[quote="insanity, post:14, topic:279868"]
well the thing is , can you wound a god with something as simple as nails and betrail ?
Christ is a divine person with two natures: divine and human. In his human nature he could experience death.
and why doesnt god simply forgive this sin? in mu eyes it shouldnt be hard for a being who created the universe to forgive its death in human form.
God is merciful, so he is willing to forgive sin. But God is also just, and although sin can be forgiven, God can't pretend that sin never happened. There is still an accountability for sin, and God is the one ultimately responsible for the proper satisfaction of justice. According to the Bible, the wages of sin is death (because sin is the rejection of God who is life itself, and the only realistic consequence of rejecting life is death). But Christ satisfies justice by agreeing to pay the deadly consequence of sin on our behalf. Even though Christ did not sin, it is permissible for someone to pay the debt of another.
also i want to make the point that since god is suposedly all knowing he must have known at creation that humans would betray him if he created them in this way.
now at this point i also want to argue that god didnt realy give free will.

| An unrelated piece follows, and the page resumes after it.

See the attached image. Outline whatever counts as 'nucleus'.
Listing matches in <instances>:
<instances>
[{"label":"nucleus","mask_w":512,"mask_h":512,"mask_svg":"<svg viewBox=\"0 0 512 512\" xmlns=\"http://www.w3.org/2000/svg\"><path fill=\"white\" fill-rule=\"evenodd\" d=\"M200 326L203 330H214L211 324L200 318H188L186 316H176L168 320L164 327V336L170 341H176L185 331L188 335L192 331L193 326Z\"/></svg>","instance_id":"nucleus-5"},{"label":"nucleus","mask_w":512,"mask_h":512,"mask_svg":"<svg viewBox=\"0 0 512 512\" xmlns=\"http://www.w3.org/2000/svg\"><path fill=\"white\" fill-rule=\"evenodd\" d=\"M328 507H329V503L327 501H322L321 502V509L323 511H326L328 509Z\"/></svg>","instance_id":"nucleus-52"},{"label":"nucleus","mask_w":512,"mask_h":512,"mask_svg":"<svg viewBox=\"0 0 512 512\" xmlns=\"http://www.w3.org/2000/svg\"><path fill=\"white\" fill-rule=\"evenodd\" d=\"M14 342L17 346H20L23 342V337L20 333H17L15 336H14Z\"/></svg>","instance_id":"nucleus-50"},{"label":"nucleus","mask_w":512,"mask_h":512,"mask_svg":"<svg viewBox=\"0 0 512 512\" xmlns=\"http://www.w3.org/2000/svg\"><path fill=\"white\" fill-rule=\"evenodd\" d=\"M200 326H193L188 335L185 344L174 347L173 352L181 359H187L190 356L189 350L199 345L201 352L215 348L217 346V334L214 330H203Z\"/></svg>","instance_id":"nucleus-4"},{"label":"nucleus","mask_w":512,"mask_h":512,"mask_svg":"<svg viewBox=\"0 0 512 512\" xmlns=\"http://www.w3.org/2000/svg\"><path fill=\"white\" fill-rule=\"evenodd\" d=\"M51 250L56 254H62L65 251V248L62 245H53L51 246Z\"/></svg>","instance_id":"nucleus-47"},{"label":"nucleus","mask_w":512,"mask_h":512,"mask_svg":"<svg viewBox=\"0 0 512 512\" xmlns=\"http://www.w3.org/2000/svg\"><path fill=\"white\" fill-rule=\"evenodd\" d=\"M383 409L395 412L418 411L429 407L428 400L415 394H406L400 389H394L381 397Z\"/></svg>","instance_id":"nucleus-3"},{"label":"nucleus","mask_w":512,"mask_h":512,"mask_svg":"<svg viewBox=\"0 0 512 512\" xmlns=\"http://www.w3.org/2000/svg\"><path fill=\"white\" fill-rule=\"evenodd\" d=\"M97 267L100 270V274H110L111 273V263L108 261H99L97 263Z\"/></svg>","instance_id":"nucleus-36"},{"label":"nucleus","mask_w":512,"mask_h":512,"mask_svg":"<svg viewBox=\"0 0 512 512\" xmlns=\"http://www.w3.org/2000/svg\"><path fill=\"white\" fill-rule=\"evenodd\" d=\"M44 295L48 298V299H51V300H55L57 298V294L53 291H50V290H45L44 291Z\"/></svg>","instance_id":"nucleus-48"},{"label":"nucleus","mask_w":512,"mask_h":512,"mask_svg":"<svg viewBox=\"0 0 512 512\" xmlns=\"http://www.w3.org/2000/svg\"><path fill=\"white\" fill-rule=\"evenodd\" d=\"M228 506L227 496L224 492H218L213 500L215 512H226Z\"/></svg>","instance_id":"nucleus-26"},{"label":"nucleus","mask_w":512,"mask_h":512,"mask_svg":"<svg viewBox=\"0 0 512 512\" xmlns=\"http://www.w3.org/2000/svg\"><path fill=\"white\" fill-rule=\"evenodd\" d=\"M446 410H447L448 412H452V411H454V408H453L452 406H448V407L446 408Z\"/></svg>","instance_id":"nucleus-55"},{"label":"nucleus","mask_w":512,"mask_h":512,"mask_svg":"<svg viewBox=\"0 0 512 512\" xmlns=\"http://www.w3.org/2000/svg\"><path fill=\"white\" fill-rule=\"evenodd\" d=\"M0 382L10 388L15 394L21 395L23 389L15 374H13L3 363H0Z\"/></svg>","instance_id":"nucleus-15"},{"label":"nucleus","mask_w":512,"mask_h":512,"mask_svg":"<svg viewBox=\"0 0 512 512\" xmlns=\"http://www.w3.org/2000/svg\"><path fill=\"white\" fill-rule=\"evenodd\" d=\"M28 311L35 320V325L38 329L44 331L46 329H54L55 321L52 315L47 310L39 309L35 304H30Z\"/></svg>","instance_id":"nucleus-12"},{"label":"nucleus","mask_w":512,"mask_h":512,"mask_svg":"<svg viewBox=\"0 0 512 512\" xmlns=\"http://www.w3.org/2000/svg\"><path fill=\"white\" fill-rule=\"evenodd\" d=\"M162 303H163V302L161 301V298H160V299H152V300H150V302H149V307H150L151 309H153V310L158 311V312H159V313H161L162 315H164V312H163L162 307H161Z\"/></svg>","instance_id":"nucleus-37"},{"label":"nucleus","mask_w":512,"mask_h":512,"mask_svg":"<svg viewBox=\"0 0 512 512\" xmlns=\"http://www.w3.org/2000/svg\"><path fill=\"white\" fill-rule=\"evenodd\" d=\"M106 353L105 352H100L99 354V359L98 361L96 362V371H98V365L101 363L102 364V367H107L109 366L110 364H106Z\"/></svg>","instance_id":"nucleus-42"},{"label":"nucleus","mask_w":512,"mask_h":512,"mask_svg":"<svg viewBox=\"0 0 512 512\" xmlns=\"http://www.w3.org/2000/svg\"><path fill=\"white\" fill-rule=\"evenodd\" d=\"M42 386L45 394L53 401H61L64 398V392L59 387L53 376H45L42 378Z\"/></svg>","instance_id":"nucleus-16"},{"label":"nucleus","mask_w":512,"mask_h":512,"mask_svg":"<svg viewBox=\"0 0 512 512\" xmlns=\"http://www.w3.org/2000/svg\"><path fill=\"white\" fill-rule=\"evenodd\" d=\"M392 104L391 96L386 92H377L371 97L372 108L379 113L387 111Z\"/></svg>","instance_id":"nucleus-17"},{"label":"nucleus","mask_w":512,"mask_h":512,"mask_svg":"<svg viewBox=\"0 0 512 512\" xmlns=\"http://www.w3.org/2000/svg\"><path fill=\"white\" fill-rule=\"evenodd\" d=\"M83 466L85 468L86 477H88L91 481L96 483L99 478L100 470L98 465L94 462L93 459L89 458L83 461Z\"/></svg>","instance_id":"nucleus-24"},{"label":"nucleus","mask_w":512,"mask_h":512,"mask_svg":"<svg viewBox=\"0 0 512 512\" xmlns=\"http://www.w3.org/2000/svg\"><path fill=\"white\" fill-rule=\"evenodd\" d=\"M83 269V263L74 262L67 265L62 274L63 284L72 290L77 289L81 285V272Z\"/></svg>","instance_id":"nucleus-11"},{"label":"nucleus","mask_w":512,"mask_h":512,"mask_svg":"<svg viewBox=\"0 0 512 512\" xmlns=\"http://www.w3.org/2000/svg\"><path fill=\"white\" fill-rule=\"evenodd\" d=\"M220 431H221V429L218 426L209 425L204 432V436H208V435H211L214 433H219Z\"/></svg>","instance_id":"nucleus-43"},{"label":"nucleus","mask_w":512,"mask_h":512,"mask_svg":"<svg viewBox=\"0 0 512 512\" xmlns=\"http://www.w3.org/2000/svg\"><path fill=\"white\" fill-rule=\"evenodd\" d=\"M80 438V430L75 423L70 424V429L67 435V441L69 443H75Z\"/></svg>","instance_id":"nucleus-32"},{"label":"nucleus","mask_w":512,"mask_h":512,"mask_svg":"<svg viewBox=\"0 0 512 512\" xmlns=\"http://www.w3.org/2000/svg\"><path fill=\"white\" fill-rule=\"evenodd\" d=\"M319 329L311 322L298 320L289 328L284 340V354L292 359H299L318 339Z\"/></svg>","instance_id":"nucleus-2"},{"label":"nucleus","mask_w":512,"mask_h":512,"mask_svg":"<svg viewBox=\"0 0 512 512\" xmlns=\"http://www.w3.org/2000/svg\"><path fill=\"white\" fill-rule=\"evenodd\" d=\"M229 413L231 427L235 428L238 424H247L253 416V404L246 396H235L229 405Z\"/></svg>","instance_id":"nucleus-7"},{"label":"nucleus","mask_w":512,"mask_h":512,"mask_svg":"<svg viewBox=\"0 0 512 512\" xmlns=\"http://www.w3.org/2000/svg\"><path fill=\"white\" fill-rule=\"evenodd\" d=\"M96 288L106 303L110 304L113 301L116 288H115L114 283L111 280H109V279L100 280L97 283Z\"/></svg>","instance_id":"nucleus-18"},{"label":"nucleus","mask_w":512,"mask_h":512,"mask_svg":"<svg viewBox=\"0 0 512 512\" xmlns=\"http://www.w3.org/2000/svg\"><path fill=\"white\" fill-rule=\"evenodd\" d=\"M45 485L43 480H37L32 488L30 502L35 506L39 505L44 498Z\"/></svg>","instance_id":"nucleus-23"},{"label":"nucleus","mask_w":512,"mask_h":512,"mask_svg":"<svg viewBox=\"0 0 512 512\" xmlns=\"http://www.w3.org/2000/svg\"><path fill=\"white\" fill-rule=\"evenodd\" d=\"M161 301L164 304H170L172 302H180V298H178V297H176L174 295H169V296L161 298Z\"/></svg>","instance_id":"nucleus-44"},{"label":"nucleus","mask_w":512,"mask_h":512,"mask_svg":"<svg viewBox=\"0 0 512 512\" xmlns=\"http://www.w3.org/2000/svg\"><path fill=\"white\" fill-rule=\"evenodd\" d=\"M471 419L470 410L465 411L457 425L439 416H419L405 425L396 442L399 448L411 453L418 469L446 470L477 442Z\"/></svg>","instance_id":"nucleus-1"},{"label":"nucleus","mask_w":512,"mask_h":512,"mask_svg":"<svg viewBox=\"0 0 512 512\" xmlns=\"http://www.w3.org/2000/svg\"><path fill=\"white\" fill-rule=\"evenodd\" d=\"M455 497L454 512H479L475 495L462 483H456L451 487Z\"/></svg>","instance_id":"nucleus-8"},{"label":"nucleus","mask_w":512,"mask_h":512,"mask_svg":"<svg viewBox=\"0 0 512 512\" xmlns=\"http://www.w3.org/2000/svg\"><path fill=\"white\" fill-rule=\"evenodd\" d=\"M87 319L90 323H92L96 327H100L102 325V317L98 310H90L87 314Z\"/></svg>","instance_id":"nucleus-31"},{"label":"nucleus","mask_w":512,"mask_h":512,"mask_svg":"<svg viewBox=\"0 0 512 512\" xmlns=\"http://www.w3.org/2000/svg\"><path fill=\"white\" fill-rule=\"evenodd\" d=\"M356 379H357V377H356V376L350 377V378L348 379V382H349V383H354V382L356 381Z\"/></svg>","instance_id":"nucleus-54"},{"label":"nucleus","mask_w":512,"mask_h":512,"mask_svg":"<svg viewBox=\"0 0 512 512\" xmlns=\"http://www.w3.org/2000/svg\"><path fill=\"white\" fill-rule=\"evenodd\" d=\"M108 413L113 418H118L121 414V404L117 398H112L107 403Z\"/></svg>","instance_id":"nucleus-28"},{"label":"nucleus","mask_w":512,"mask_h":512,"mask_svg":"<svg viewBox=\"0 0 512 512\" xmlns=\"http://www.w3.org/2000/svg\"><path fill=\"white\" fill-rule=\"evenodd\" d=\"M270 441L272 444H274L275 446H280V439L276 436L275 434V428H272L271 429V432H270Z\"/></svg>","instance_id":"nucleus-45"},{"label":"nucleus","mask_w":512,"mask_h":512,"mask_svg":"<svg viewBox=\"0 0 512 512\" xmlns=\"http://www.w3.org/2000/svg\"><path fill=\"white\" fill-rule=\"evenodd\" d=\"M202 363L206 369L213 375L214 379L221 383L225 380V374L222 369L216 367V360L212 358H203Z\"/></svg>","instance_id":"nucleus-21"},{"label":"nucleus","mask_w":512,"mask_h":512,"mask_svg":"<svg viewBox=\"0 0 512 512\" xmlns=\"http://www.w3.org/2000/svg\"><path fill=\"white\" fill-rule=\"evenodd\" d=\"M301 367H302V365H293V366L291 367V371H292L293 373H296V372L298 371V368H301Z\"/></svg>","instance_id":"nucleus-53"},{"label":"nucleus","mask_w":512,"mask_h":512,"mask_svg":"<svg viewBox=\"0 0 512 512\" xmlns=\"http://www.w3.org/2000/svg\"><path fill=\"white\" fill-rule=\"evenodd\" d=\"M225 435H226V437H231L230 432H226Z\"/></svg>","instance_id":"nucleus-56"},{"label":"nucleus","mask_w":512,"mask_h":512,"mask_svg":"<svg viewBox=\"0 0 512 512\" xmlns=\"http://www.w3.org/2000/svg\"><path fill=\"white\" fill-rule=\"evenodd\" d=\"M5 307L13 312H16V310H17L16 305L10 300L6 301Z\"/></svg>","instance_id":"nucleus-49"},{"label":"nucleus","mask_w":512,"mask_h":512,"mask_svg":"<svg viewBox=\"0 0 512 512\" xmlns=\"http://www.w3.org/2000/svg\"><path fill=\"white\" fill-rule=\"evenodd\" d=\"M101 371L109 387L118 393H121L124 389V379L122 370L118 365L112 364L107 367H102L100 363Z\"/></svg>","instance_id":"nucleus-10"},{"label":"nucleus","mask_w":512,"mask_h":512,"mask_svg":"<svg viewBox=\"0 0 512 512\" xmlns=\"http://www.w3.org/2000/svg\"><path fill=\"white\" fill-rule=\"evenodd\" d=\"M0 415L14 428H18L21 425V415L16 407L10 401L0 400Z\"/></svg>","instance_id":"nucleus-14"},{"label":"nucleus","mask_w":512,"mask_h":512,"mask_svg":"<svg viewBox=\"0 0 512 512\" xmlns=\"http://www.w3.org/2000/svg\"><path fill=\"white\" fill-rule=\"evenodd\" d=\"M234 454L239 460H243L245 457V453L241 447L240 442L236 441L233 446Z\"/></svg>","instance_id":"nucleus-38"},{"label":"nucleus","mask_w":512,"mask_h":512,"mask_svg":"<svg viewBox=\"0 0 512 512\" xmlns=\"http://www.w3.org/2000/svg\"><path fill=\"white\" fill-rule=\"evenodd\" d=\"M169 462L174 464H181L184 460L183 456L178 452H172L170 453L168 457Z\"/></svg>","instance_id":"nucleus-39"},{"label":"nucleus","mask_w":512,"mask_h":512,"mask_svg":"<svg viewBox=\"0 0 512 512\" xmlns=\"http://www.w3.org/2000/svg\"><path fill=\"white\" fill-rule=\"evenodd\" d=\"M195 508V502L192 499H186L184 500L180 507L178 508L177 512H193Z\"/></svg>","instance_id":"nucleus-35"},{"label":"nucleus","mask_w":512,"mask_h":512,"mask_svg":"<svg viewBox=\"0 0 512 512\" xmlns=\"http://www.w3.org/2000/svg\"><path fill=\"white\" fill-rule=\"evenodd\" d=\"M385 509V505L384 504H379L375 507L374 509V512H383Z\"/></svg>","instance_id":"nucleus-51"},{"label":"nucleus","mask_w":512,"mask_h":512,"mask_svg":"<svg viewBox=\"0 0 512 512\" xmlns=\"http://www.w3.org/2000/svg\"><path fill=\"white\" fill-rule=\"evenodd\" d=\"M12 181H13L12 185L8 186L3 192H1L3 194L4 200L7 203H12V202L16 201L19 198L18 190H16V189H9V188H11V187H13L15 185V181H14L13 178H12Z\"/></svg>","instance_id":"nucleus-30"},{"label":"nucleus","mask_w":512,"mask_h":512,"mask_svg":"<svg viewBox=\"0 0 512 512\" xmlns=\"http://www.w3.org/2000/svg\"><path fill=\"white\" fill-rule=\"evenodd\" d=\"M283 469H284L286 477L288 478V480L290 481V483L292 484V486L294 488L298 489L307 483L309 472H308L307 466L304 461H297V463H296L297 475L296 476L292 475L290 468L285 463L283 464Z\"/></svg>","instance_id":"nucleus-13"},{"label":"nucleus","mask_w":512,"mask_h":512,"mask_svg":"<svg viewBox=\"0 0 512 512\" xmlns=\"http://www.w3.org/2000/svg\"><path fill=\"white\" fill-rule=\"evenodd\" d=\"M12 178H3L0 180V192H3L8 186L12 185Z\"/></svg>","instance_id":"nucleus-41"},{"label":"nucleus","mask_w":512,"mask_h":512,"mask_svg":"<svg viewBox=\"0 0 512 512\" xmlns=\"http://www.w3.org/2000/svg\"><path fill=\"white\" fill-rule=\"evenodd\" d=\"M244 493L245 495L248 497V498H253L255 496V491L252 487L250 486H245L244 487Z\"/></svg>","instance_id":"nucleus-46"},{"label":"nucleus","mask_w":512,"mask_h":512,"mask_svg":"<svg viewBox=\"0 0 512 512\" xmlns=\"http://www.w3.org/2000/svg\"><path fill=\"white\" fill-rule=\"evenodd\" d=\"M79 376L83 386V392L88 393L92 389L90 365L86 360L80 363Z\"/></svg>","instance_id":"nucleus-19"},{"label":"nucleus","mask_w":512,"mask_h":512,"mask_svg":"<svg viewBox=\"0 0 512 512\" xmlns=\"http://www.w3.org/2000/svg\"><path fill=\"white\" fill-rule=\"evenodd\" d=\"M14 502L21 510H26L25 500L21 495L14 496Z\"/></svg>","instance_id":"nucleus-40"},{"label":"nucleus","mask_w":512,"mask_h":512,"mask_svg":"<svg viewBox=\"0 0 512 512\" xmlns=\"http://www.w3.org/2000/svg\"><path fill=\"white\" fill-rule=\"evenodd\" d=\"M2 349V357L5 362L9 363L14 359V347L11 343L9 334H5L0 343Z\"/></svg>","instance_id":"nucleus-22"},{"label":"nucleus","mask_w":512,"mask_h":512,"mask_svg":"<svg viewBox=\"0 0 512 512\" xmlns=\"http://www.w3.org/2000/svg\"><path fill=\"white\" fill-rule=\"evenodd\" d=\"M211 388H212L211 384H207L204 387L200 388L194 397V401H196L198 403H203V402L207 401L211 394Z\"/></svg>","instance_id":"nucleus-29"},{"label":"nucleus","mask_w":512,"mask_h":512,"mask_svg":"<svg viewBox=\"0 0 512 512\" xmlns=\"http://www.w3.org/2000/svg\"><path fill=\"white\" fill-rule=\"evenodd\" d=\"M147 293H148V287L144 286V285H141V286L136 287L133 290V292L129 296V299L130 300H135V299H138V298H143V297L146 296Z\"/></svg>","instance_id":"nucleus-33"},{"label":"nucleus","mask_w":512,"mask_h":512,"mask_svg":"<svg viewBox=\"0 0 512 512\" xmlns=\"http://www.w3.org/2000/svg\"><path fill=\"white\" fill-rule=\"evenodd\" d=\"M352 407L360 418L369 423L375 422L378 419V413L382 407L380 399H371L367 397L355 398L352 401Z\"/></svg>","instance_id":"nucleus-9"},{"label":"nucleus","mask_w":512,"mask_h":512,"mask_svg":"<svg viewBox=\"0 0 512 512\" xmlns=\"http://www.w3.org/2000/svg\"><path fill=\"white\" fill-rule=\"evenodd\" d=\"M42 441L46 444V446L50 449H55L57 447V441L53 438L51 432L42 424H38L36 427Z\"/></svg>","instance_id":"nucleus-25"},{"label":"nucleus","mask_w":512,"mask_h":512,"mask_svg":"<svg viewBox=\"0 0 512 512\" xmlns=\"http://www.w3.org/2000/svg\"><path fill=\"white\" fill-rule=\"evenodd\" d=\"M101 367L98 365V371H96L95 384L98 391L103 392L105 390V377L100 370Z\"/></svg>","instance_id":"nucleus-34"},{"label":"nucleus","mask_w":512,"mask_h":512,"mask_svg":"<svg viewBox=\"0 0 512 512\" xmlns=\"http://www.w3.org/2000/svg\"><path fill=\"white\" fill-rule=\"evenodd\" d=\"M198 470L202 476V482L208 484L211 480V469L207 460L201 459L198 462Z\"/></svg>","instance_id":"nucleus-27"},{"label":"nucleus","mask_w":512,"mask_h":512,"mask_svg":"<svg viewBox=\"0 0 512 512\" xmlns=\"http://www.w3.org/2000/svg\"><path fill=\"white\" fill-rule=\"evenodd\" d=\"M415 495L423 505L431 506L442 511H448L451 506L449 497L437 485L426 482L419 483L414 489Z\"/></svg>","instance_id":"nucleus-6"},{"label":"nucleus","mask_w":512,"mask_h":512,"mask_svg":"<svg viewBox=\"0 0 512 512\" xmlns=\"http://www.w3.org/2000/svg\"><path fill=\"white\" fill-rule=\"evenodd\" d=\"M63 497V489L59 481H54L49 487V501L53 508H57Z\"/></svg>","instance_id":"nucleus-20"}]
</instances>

imagine this , you have to chose between A and B , since god is all knowing he knows what your choice will be ( lets say B ) ... now you cant choose A because an all knowing being allready knows you will chose B . since the being is ALL knowing the probability you will chose B is 100% and A 0% , therefore its no longer a choice , therefore no free will.
Passive awareness does not equate active coercion. As someone else stated, God exists outside of time and therefore can observe temporal events from different perspectives, including the choices we will make. Consider this within the following example: I know (from historical resources and actual documentation) that John Hancock signed the U.S.' Declaration of Independence. Let us say that I took a time machine to go to Independence Hall on the day of the signing in 1776. As the people gather in the hall, I am present only as a passive observer. When John Hancock steps up to the table, he still has the free choice to either sign or not sign. Even though I know he will sign, my knowledge does not somehow rob him of his freewill.
My example, of course, is not a perfect representation of how all this works with God. For example, one could argue that my future knowledge is no longer accurate if I go back in time, because my presence in Independence Hall would change the past (and therefore altering the course of events in one way or another, possibly even resulting in Hancock not signing the document). But unlike me, God is both present and transcendent, and therefore can choose what sort of impact he has on creation.